Pressemitteilung - Syke, 27.03.2012

Einzige Einrichtung in Niedersachsen und Bremen – Bauzeit ein Jahr

Syke - Mit dem ersten Spatenstich beginnen am Mittwoch, den 11. April in Syke in Anwesenheit geladener Gäste die Bauarbeiten für das „Jugendhospiz Löwenherz“. Zu der Zeremonie werden auch viele „Bauherren“ erwartet, die mit dem Kauf symbolischer Steine den Bau des Jugendhospiz unterstützt haben. Den offiziellen Spatenstich werden Staatssekretär Heiner Pott vom Niedersächsischen Ministerium für Soziales, Frauen, Familie, Gesundheit und Integration und der erkrankte Dennis Schoolmann (17), vornehmen. Er war schon mehrfach Gast im Kinderhospiz und freut sich auf den Anbau für die „Großen“.

Das einzige Jugendhospiz in Niedersachsen und Bremen entsteht auf dem Grundstück direkt neben dem Kinderhospiz und wird jungen Gästen im Alter von 14 bis 24 Jahren offenstehen, die an einer unheilbaren Erkrankung leiden. Das Haus erhält acht Pflegezimmer, sechs Zimmer für die Angehörigen sowie ein Bewegungs-bad für die Kinder und die Jugendlichen. Die Baukosten betragen rund 3, 9 Millionen €, an denen sich das Land Niedersachsen mit 600 000 € beteiligt. Die Bauzeit wird zwischen einem und eineinhalb Jahren betragen, so dass das neue Haus zum zehnjährigen Jubiläums des Kinderhospiz Löwenherz im Herbst 2013 eingeweiht werden kann.

Das Jugendhospiz ist eine wichtige und notwendige Erweiterung zum Kinderhospiz. Die Gäste erhalten hier die erforderliche, intensive Pflege und ihrem Alter entsprechende Angebote. Sie können sich im Bewegungsbad entspannen, „chillen“, Ausflüge mit Assistenz unternehmen, im Aufenthaltsraum mit Angehörigen und Pflegern zusammensitzen oder bei lauter Musik Disco machen. Denn Jugendliche haben andere Bedürfnisse und Interessen als die „Kleinen“. Junge Menschen brauchen Möglichkeiten zur eigenständigen Entwicklung und persönliche Freiräume – auch wenn sie schwerkrank sind und mit dem Leben ringen. Mit Freunden oder älteren Geschwistern können sie gemeinsam ins Jugendhospiz kommen und hier für einige Wochen zu Gast sein. Auch ohne Eltern. Denn für viele ist es wichtig, auch einmal dem „Behütetsein“ zu entfliehen.

Für die stillen Momente gibt es auch Raum – zum Beispiel für das Abschied nehmen von Freunden oder vom eigenen Leben. Dann stehen den Jugendlichen und ihren Familien einfühlsame Menschen zur Seite, die sie behutsam begleiten. Sie achten auch auf eine gute Schmerztherapie und seelsorgerliche Unterstützung.

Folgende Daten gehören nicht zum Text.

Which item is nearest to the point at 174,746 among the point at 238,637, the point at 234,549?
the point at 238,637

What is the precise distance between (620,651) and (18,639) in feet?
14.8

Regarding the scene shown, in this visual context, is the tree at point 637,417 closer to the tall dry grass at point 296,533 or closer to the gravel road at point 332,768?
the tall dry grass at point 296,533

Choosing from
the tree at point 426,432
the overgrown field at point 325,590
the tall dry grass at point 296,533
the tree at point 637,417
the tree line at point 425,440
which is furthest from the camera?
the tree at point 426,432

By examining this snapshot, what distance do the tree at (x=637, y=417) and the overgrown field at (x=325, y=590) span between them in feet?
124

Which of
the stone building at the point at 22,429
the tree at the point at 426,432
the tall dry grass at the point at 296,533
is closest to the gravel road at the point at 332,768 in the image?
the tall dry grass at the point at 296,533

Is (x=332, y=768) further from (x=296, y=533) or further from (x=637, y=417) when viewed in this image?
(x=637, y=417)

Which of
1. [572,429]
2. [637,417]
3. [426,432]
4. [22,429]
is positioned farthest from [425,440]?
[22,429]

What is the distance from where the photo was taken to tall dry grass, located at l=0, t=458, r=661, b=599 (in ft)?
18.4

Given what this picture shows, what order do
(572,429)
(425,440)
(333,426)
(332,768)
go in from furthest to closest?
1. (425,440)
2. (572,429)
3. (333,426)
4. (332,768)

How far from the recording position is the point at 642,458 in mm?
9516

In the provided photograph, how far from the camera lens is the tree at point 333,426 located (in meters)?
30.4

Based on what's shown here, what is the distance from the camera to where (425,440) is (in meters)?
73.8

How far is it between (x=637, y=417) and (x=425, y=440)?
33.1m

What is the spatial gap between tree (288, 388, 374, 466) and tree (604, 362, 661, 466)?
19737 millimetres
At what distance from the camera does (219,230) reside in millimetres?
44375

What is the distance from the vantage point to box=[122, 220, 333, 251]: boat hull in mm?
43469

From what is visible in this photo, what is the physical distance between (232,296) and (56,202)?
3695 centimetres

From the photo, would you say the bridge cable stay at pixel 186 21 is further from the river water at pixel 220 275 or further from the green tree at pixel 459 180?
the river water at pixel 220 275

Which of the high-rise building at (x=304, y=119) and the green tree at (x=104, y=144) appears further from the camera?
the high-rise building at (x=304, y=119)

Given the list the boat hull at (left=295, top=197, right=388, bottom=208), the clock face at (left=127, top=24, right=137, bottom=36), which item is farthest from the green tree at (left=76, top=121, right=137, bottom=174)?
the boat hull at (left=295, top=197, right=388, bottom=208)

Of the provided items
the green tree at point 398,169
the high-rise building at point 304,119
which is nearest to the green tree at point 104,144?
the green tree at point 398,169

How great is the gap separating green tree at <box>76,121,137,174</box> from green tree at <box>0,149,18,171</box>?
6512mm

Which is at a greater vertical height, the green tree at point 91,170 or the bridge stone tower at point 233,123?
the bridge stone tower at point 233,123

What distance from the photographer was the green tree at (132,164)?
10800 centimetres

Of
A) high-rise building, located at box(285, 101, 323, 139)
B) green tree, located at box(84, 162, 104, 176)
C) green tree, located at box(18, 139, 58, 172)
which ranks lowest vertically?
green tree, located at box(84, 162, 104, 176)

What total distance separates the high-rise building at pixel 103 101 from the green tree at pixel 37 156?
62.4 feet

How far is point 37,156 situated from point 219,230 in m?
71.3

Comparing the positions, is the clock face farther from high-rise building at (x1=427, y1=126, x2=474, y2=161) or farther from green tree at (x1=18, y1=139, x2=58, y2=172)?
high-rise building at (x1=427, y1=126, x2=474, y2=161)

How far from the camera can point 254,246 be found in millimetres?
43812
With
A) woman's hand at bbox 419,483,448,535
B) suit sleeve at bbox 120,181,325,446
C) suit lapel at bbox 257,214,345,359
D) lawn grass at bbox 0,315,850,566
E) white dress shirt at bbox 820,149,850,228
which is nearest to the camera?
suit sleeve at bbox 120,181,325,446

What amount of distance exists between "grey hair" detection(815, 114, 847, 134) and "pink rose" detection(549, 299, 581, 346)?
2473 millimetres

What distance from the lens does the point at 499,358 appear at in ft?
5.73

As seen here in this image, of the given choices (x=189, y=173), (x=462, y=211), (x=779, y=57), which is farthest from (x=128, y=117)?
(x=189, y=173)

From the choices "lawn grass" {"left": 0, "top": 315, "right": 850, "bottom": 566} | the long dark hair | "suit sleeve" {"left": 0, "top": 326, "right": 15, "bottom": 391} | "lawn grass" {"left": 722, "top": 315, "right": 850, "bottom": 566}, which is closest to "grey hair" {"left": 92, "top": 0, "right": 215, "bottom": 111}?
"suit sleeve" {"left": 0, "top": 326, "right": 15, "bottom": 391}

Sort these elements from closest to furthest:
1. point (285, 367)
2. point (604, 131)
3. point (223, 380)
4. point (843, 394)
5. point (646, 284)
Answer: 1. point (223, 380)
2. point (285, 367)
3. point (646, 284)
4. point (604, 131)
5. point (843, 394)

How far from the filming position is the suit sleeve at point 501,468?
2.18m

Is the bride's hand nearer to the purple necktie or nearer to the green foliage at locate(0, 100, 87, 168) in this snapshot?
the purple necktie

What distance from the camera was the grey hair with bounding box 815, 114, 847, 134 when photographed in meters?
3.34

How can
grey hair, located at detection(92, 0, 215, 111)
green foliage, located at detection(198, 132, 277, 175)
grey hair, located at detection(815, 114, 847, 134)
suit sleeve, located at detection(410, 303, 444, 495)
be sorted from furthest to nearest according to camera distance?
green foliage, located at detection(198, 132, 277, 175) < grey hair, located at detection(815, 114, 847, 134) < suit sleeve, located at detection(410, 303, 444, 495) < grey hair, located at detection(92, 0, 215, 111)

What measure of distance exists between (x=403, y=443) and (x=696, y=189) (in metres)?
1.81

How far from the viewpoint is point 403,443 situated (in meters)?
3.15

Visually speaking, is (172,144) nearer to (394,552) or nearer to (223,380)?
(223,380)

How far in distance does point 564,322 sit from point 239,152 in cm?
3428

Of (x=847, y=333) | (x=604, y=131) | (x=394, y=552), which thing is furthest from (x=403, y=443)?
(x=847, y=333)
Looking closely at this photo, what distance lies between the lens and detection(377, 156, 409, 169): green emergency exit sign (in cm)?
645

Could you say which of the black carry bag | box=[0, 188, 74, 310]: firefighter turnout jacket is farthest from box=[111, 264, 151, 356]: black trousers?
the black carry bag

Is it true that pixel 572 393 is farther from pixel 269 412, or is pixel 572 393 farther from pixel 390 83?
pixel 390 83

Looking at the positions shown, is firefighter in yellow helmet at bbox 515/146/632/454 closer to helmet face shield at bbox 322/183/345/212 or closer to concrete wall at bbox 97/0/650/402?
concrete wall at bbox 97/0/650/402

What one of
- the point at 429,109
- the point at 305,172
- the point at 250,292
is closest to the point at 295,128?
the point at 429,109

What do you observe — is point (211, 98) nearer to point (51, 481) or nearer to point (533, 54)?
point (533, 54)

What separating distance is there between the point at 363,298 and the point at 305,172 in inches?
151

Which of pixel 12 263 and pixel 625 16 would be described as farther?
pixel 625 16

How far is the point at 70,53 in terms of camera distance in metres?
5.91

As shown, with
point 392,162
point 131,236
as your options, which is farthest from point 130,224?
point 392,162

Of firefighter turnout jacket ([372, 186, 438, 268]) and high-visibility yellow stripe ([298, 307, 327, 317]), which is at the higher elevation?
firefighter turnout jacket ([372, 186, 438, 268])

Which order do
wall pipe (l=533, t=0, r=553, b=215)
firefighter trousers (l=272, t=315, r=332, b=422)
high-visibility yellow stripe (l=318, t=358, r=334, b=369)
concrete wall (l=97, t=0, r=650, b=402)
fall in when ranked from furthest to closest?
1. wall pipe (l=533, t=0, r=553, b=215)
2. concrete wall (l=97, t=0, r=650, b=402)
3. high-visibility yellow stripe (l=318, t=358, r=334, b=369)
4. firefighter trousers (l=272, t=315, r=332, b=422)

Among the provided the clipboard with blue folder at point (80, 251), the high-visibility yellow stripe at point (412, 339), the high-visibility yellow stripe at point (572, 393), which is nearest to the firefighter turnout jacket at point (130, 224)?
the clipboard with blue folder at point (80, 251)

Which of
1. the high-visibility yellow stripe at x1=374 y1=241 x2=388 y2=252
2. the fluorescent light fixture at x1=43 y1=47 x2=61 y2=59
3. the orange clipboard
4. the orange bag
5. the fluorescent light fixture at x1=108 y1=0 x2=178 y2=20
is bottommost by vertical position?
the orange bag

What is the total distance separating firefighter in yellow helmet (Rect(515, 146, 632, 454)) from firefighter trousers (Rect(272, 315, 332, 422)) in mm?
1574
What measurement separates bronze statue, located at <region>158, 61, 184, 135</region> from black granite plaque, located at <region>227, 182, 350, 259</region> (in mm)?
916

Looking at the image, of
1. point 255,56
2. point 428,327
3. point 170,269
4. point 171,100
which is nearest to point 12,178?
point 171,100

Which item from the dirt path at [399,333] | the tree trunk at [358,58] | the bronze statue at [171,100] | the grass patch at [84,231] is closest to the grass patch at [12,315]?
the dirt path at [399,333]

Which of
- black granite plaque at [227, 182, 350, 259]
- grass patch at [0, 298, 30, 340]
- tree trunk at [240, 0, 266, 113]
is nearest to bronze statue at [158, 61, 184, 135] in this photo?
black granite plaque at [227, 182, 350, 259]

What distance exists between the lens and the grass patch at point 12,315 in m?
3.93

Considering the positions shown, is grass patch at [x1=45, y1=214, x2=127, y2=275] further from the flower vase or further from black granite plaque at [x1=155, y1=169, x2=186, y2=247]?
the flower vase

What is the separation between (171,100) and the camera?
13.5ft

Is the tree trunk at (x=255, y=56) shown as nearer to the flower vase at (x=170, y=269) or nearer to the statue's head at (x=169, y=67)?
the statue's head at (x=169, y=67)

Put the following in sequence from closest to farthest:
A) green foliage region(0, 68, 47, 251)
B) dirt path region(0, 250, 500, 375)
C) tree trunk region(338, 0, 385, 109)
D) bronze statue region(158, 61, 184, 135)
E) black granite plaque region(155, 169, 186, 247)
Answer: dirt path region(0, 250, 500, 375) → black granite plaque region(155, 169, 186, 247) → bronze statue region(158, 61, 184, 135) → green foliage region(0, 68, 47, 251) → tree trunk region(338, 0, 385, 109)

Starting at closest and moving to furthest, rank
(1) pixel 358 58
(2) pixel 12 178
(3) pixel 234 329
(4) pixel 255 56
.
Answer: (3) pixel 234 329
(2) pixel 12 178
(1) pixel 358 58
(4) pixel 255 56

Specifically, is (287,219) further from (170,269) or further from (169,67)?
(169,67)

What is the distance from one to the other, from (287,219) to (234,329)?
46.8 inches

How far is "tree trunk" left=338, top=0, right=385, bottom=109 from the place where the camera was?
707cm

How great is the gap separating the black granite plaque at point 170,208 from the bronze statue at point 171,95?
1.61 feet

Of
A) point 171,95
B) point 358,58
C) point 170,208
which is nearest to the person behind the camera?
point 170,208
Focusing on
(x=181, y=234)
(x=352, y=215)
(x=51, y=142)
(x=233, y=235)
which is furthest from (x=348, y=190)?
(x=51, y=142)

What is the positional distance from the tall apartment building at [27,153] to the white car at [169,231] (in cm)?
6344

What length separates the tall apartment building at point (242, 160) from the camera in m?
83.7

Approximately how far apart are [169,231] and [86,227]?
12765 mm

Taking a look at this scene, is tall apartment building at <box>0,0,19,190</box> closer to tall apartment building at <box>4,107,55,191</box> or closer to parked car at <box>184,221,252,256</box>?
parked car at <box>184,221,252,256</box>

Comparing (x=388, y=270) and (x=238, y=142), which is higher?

Ein weiterer Grund für den Bau des Jugendhospizes: Rund 30 Prozent der Gäste im Kinderhospiz sind 14 Jahre und älter. Hinzu kommt das große Bedürfnis der Familien nach Unterstützung. „Im vorigen Jahr standen zeitweise mehr als 40 Familien auf der Warteliste, die gerne für einige Woche zu Löwenherz gekommen wären“, erläuterte Gaby Letzing, die Leiterin des Kinderhospizes. „Das macht deutlich, wie groß der Bedarf ist. Im Jugendhospiz können die Gäste gemeinsam mit anderen jungen Menschen Lebensfreude teilen. Das macht stark – auch wenn das Leben begrenzt ist.“

Das Kinderhospiz „Löwenherz“ in Syke nimmt seit seiner Eröffnung im September 2003 unheilbar erkrankte Kinder und deren Familien für bis zu vier Wochen im Jahr auf. Die kranken Kinder werden von professionellen Pflegekräften rund um die Uhr liebevoll versorgt, während Eltern und Geschwister entspannen und neue Kraft schöpfen können. Das Haus hat acht Plätze für die erkrankten Kinder sowie acht Familienzimmer. Jährlich kommen bis zu 150 Familien ins „Kinderhospiz Löwenherz“.